Die Antwort ist eindeutig. Die Antwort ist bereits in der Frage enthlaten, ihr könnt euch nicht im selben Rahmen mit den Vereinigeten Staaten sowie China sehen. Ihr seit nicht Amerikaner, weil ihr, sowie wir, es ablehnt, dass Geld Wahlen entscheiden kann und, dass man reich sein muss, damit man Gut behandelt wird. Ihr seit nicht Chinesen, weil der grösste und ausgereifste Polizei Staat genau das Gegenteil von Grossbritannien ist.
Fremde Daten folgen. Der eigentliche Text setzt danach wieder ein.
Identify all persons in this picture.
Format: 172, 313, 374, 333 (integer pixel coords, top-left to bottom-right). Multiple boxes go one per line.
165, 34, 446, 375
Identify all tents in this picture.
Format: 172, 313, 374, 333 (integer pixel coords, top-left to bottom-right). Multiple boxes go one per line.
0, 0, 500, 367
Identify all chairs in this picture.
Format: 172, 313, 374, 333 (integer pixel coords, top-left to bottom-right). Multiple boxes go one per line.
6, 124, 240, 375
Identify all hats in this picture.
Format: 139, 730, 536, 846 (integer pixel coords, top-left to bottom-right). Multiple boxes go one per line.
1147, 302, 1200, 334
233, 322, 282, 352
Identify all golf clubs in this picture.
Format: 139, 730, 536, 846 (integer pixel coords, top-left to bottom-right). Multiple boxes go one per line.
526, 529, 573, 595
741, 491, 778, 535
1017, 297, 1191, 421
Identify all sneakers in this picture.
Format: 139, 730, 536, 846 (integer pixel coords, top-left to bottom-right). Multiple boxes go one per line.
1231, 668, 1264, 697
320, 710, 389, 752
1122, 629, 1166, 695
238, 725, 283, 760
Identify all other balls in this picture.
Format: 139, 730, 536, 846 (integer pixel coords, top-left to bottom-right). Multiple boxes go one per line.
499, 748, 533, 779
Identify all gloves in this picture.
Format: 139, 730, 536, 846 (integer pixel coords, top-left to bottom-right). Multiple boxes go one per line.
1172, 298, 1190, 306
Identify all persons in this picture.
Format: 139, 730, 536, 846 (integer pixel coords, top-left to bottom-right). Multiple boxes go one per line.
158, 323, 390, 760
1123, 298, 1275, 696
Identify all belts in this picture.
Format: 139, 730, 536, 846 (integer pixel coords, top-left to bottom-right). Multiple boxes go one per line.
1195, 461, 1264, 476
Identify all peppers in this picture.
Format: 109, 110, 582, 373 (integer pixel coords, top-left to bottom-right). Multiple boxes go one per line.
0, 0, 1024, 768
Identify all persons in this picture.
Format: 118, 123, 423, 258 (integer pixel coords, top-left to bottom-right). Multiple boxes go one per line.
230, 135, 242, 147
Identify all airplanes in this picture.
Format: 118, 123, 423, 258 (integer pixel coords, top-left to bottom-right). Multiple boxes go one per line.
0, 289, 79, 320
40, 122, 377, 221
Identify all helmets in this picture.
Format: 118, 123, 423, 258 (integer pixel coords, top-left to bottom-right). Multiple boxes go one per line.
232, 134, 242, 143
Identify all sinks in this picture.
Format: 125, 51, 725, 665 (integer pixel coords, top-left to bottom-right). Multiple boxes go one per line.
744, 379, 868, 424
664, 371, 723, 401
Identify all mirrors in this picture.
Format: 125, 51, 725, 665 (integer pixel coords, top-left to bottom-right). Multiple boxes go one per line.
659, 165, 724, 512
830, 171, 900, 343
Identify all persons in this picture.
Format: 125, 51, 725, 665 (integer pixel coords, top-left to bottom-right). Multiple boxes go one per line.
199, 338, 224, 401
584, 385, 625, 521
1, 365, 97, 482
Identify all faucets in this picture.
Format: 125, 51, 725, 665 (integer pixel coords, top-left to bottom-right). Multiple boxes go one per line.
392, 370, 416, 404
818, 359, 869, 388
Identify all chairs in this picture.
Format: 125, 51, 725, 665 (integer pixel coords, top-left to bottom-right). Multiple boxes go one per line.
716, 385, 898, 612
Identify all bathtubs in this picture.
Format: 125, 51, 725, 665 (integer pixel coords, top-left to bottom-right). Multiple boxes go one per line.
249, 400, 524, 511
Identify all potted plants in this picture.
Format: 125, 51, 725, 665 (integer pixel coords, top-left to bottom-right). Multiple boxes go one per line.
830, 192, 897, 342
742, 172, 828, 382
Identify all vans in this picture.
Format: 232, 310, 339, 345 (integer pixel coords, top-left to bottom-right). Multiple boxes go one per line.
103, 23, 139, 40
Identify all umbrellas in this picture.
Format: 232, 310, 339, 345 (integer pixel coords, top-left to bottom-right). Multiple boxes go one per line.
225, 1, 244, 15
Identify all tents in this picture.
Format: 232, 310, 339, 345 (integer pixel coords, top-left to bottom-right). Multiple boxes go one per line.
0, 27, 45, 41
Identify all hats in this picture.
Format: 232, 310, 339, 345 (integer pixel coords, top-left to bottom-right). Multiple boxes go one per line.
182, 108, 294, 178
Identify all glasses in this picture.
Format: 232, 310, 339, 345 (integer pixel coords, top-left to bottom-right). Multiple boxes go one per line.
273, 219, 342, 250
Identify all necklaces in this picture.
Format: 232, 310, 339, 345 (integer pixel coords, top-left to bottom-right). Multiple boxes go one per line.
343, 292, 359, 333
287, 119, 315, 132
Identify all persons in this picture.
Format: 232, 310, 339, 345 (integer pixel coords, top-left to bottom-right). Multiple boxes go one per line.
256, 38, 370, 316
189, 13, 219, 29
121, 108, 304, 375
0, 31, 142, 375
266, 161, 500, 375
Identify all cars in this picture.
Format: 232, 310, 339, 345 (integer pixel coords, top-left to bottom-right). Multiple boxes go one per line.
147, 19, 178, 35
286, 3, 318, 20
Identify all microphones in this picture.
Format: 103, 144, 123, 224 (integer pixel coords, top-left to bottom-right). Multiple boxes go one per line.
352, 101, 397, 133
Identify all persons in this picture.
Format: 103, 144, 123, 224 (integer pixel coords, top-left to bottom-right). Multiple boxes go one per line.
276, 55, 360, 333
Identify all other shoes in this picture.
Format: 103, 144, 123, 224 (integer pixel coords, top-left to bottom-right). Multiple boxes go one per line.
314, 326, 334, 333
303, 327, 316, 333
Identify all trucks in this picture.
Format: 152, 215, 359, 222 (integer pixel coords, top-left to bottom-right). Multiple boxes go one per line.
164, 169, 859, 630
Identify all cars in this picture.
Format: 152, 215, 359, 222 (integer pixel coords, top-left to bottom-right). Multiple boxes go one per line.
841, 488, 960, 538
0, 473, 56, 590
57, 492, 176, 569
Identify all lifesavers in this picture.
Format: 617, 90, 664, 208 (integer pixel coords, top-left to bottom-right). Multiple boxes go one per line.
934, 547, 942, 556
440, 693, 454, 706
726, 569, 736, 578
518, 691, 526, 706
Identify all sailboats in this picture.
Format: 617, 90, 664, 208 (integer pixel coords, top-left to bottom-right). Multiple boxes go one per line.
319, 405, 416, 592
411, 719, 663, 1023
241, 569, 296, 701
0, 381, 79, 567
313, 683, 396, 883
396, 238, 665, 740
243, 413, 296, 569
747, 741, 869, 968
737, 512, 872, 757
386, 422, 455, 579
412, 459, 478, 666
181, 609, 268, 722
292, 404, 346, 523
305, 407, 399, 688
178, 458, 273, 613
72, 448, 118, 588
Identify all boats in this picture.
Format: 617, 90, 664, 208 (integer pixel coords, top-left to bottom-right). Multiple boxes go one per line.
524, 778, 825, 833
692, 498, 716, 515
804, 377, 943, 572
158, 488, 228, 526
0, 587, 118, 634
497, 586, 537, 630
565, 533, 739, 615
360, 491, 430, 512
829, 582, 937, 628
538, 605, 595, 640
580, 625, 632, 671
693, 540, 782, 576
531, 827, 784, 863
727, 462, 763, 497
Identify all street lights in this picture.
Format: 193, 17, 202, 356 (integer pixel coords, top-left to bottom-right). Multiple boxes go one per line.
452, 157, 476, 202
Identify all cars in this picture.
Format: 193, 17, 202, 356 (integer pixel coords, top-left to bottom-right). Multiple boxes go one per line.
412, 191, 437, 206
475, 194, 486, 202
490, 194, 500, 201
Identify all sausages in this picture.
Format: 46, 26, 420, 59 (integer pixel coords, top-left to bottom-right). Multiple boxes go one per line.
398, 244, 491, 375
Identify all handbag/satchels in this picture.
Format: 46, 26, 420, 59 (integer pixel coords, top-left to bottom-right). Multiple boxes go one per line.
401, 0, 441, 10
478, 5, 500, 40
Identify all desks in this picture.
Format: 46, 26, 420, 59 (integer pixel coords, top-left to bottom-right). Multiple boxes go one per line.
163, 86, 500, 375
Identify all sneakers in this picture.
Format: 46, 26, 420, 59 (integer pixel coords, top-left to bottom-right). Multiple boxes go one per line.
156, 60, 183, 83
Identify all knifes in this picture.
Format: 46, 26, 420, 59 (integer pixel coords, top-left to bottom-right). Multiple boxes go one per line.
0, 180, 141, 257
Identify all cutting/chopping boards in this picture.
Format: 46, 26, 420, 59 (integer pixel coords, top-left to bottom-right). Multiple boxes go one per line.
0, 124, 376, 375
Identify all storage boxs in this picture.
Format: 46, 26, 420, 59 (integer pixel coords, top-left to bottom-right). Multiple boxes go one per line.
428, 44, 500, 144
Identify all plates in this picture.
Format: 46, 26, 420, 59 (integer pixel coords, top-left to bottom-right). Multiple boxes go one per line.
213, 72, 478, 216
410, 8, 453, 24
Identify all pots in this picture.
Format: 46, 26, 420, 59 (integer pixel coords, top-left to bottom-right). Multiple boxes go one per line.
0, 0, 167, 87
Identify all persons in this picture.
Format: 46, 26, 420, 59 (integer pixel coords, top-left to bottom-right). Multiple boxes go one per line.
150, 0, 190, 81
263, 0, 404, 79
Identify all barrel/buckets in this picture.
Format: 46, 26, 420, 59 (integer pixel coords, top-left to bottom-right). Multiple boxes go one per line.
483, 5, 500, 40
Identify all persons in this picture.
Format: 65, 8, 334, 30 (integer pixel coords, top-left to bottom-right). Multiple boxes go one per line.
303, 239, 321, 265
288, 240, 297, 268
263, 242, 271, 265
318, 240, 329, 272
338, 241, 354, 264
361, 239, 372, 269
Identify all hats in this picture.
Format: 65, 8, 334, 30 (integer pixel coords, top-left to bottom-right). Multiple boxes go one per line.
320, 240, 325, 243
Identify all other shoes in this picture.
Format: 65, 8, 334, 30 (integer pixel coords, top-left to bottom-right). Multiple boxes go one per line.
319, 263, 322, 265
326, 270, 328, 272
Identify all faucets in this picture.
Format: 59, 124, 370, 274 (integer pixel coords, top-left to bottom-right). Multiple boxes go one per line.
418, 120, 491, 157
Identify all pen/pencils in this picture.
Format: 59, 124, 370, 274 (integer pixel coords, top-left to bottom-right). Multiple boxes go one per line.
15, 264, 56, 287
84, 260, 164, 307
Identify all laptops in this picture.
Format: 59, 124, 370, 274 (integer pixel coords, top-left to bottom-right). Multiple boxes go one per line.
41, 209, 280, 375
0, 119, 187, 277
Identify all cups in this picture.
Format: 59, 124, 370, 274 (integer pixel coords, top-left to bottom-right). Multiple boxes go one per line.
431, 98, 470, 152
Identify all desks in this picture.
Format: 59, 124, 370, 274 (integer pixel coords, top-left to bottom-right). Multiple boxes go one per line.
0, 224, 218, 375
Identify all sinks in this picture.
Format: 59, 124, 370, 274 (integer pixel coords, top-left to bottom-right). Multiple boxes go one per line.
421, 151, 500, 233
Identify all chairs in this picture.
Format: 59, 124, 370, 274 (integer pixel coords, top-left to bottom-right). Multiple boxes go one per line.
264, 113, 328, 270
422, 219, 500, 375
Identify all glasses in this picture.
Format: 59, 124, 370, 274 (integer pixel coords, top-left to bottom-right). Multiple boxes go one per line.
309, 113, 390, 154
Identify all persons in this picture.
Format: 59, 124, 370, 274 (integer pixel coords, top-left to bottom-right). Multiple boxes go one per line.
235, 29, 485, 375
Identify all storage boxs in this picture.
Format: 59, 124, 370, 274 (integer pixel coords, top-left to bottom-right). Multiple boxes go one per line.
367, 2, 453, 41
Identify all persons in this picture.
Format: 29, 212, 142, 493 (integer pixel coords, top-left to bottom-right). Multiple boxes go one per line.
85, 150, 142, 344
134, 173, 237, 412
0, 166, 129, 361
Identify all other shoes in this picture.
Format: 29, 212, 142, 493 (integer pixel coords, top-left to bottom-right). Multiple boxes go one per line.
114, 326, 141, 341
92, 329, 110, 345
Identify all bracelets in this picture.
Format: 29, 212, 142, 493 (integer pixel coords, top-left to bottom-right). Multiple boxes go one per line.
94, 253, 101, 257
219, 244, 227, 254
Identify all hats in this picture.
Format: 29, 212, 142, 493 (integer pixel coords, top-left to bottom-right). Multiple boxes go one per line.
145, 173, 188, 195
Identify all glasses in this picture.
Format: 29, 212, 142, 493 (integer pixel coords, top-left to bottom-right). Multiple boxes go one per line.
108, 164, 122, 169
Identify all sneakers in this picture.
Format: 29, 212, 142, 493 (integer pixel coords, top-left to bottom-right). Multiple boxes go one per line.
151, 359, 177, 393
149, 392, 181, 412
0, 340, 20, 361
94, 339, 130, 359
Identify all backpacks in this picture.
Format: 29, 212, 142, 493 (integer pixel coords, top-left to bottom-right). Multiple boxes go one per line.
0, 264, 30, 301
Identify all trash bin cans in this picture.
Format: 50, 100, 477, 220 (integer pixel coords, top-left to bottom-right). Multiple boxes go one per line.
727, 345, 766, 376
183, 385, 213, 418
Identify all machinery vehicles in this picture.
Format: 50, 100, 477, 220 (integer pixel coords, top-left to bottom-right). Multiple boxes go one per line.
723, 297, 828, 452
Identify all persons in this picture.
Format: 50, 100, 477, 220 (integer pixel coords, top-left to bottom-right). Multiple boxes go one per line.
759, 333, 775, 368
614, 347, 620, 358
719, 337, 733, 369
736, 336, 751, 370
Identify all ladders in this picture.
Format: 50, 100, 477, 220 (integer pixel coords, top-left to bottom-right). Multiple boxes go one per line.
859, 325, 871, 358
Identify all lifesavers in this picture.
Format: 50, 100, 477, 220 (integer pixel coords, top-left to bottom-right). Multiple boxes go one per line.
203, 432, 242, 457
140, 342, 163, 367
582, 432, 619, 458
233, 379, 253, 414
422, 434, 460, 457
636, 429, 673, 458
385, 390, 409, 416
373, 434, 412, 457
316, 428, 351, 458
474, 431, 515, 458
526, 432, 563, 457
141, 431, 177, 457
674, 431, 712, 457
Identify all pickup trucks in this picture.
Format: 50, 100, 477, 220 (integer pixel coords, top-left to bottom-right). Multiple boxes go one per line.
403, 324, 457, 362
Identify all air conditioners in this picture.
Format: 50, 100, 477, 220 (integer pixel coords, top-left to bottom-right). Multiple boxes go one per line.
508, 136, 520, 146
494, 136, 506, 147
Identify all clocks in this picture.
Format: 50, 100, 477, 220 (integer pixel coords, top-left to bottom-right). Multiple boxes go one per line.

Ihr seit weder Amerikaner noch Chinesen, sondern Europäer, weil ihr an der sozialen Absicherung sowie an der Vermögensverteilung festhaltet und, dass es nicht möglich ist, dass alles käuflich ist, besonders nicht eine Mehrheit, die ein Land regiert. Ihr seit Europaer und würdet durch eure Isolation euch in die Hände von China und den Vereingiten Staaten spielen.

Das ist unvorstellbar. Es wäre unbegreiflich wenn ihr dies tun wuerdet anstatt an der Abbildung des Bollwerks der Freiheit, Demokratie, sozialer Gerechtigkeit, welches die Europäische Union ist, mitzuarbeiten.

Mehr als eure Interessen, verbieten euch eure Werte die Wahlmöglichkeit. Derzeit wo wir, ihr und wir, wir Europäer die Aufklärung gegen den Obskurantismus und das Recht des Stärkeren verteidigen müssen, könnt ihr nicht eure weltweiten Bestrebungen zur Freiheit, Demokratie und Rechtstaat hintegehen.

Gegen die neuen extremen Rechten, gegen Herrn Trump und Poutine, Erdogan und Xi, Orban und Bolsonaro müssen wir uns wehren und den Sieg davontragen, wie Ihr damals während des Krieges. Es ist daher unmöglich, dass ihr uns verlasst.

Ihr werdet es nicht tun, da wie für uns als auch für euch, geht es hier um eine Frage des Seins oder des nicht Seins.